Application of TILDA in HIV-1 Cure Interventions

Evaluating Latent HIV-1 Reservoir Reactivation and Elimination Using TILDA

Transcriptional activation of HIV-1 provirus from latently infected cells using LRAs and subsequent immune-mediated clearance is viewed as one of the most promising approaches toward HIV-1 eradication. During the last years, multiple LRAs have been tested in vitro and ex vivo, and in combination with other interventions in clinical trials (reviewed in Stoszko et al., 2019; Zerbato et al., 2019). In two clinical trials evaluating depsipeptide Romidepsin’s latency reversal potential in vivo, no substantial changes in HIV-1 reservoir size could be observed by total HIV-1-DNA quantification, QVOA, or TILDA (Sogaard et al., 2015; McMahon et al., 2020), despite detectible HIV-1 viral reactivation measured using standard plasma HIV-1 RNA assays. In another in vivo clinical study, the histone deacetylase inhibitor Vorinostat induced a sustained increase of CA unspliced HIV-1 RNA from CD4+ T cells from the blood. Still, there was no significant change in plasma HIV-1 RNA or HIV-1 reservoir size measured by TILDA and HIV-1 DNA (total and integrated) (Elliott et al., 2014). These and other studies highlight that while it is possible to disrupt HIV-1 latency in patients on suppressive ART, the LRA interventions so far have not significantly impacted the latent HIV-1 reservoir size or time to viral rebound (reviewed in Zerbato et al., 2019).

All considered, TILDA could be valuable in LRA studies; the initial step of viral reactivation is the early expression of tat and rev RNAs, the assay’s primary targets. Therefore, TILDA would be an ideal screening tool to validate promising compounds. For instance, TILDA contributed to defining a new class of novel pure phorbol ester-class compounds, isolated from an African medicinal plant (Mukungulu) (Tietjen et al., 2018), with the capacity to promote HIV-1 latency reversal ex-vivo in J-Lat cells containing an HIV-1-GFP provirus (Tietjen et al., 2019). TILDA results could also be used to differentiate T cell populations with large and small inducible HIV-1 reservoirs. In multiple studies, TILDA revealed that CD4+ T effector memory cells harbor the largest inducible HIV-1 reservoir in peripheral blood when compared to CD4+ T central memory cells and CD4+ T transcriptional memory cells (Fromentin et al., 2016; Kulpa et al., 2019). This finding suggests the possibility to induce the differentiation toward effector memory cells as a strategy to increase the HIV-1 reservoir susceptibility to LRAs (Hiener et al., 2017; Wonderlich et al., 2019; Kwon et al., 2020; Rabezanahary et al., 2020), and TILDA may be useful for measuring the effects of such novel approaches.

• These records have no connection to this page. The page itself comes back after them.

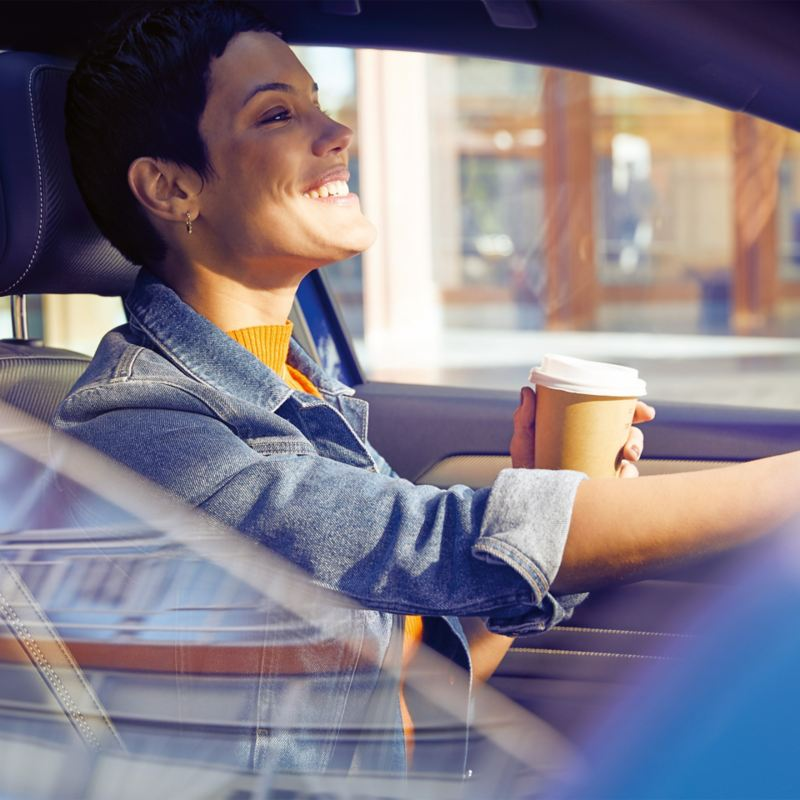 Lady in her car with a coffee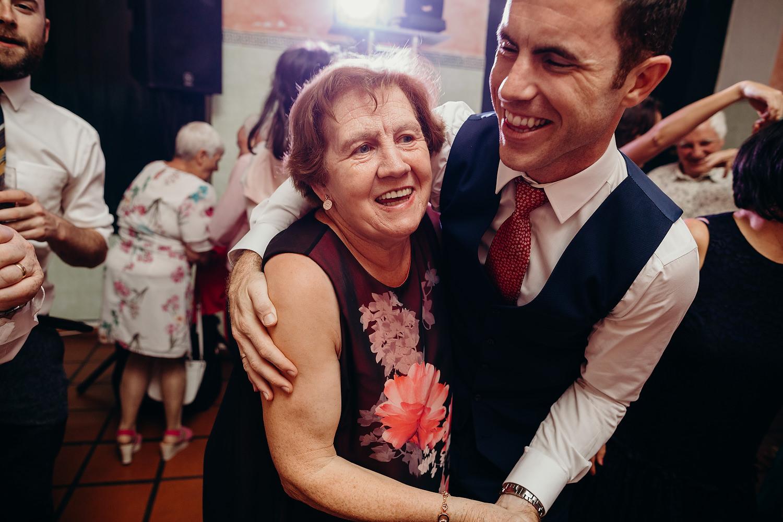 groom dancing with mother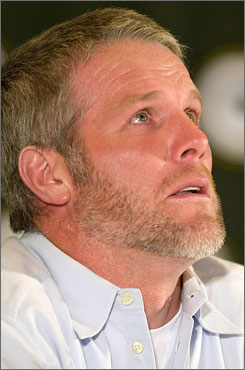 Longtime Packers quarterback Brett Favre tears up as he talks about his retirement Thursday during a news conference at Lambeau Field in Green Bay, Wis.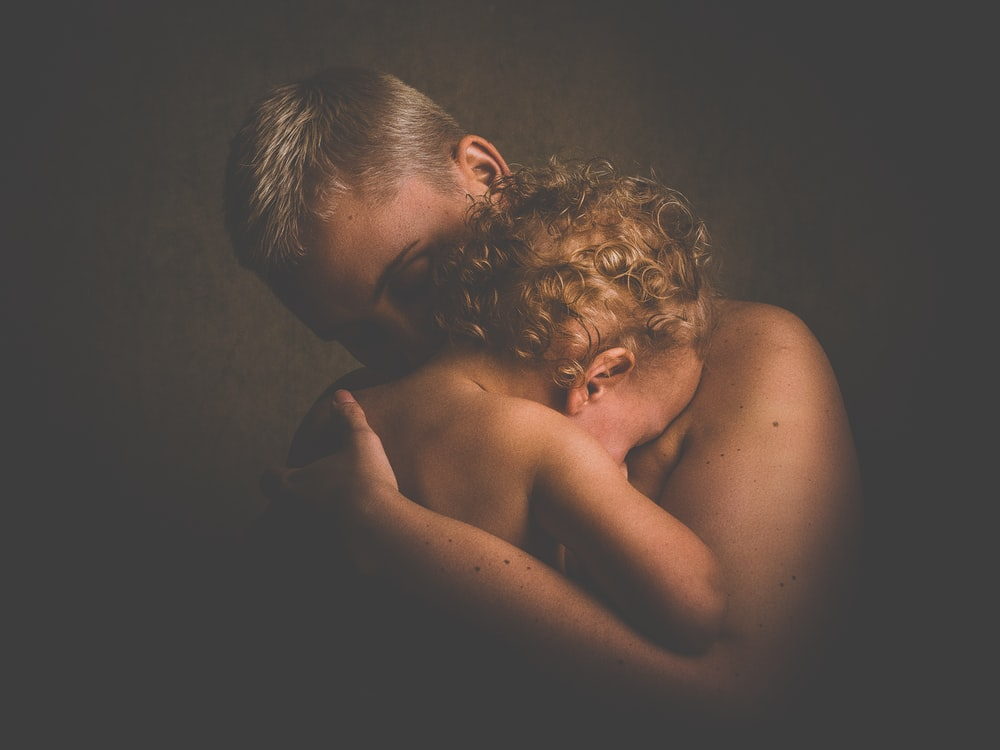 topless person carrying children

Furthermore, innovative strategies to enhance killing mechanisms in different T cell populations are gaining more attention (reviewed in Kim et al., 2018). Several recent studies have demonstrated the use of pharmacological compounds that selectively induce cell apoptosis in HIV-1-infected cells as a strategy to eliminate these cells (Campbell et al., 2018; Matsuda et al., 2019; Zhang et al., 2019). In a study by Rao et al. (2021), CD4+ T cells obtained from ART-suppressed HIV-1-infected individuals were cultured for 5 days in the absence or presence of DDX3 inhibitors. The addition of DDX3 inhibitors resulted in a reduction (∼50%) of the inducible HIV-1 reservoir, determined by quantifying CA HIV-1 RNA, the frequency of cells expressing tat/rev msRNA (TILDA), and the frequency of cells positive for gag RNA using FISH-flow (Rao et al., 2021).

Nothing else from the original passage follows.